Zu Hause harrte seiner noch eine Freude: während seiner Abwesenheit hatte sein Weib einen Knaben geboren.

Da sie jetzt auch genug Geld hatten und der Mann es durch seinen Fleiß immer noch vermehrte, so hätten sie sehr glücklich leben können. Der Mann war jedoch immer bekümmert, da er des Versprechens gedachte, das er dem Jäger gegeben, und er fürchtete, daß ihm dieser eines tags sein einziges Kind abfordern werde.

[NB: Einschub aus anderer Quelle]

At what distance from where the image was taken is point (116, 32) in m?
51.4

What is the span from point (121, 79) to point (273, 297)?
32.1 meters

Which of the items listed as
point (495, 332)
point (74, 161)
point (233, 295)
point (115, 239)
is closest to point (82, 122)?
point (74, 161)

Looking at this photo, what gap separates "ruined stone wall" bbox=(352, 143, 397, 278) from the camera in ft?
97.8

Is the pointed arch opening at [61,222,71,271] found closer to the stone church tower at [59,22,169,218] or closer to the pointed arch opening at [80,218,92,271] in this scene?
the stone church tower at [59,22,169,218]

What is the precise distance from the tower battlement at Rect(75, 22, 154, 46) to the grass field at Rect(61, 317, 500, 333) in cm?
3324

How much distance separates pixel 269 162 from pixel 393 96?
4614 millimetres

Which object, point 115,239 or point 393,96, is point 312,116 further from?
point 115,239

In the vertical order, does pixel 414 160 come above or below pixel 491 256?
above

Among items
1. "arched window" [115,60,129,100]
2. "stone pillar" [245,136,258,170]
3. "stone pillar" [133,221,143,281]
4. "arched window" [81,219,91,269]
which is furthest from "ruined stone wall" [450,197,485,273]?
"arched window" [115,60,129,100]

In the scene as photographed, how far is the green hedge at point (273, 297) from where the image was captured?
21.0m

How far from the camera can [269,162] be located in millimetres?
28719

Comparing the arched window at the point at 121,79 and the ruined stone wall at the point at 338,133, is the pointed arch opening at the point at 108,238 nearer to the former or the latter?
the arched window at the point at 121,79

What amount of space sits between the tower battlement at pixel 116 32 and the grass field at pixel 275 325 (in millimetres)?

Die Zeit kam und ging, das Kindchen gedieh, und die besorgten Eltern gedachten immer seltener des Jägers und jenes Versprechens. Da geschah etwas Seltsames, Schreckliches. In einer finsteren Nacht, als ein eisiger Nord wehte, heulte plötzlich der Hund laut auf, so, als hätte man ihm etwas zuleide getan. Dann hörte man ein unheimliches Geräusch vor der Haustüre: diese sprang auf, und über die Schwelle wälzte sich ein blutgefüllter Menschenbalg, ein Vampyr.

"Nun mußt du dein Versprechen einlösen", klang es dumpf. Das entsetzte Ehepaar beschwor das Schreckgespenst im Namen Gottes und des heiligen Johannes sich zu entfernen, sprengte Weihwasser aus, und so mußte es zurückweichen. Bevor der Unhold aber die Schwelle verließ, sagte er: "Möge das Kind immerhin noch dableiben; nach fünfundzwanzig Jahren ist es in jedem Falle mein."